Maduro completou a nota da Venezuela nesta segunda-feira (28). Durante seu programa televisivo Con Maduro +, ele disse que o chanceler Mauro Vieira prometeu durante as negociações que ocorreram em Kazan, na Rússia, que não impediria a entrada dos venezuelanos. Depois, o presidente russo, Vladimir Putin, confirmou a posição brasileira contrária à entrada dos venezuelanos. 

Amorim entendeu que a reação dos venezuelanos foi “totalmente desproporcional”, disse que não vai entrar em discussões menores e negou que o Brasil tenha vetado a entrada da Venezuela porque “não há votos, nem vetos no Brics, há consenso”. “Nós achamos que a Venezuela não contribui para um melhor funcionamento do Brics”, afirmou durante a audiência. 

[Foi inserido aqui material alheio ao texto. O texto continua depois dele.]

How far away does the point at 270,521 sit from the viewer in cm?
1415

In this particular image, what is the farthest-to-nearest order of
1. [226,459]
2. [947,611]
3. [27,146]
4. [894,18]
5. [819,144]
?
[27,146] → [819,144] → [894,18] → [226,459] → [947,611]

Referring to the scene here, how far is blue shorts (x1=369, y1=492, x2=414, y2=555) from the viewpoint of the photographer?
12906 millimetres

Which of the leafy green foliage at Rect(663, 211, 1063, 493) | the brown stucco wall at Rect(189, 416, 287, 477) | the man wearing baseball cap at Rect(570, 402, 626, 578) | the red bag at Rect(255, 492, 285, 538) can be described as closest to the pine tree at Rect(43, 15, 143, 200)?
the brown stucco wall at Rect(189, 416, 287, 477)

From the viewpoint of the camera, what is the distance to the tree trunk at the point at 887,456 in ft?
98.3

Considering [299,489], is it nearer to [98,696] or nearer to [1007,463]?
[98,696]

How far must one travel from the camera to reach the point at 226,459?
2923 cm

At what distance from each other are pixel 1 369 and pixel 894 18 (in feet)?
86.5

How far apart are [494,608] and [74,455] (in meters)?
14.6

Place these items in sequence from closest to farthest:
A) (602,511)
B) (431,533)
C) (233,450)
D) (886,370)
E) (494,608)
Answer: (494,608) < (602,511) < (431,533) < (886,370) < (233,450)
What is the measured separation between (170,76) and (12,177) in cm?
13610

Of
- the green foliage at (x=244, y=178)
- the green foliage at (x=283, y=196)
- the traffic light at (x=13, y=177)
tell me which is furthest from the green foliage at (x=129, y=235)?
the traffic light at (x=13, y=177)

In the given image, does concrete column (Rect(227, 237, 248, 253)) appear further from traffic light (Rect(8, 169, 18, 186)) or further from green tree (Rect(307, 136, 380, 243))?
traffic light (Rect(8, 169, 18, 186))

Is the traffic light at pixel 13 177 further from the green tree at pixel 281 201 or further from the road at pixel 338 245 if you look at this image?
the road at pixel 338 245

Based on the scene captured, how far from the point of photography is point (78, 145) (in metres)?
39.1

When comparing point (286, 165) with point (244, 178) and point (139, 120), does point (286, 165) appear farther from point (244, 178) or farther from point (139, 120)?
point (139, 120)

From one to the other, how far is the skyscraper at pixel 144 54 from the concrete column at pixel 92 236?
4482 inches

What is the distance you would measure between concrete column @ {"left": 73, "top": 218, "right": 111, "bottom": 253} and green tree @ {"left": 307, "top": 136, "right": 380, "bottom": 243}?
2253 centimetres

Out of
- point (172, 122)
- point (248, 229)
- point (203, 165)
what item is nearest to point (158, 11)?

Em sua conclusão, Amorim defendeu a manutenção de uma interlocução com o governo venezuelano, mesmo com uma tensão diplomática entre os dois governos. “Se o Brasil quiser ter uma influência positiva [na Venezuela], temos que manter uma interlocução. Estamos mantendo uma interlocução, mas diminuiu o nível dessa interlocução desde a eleição”, disse.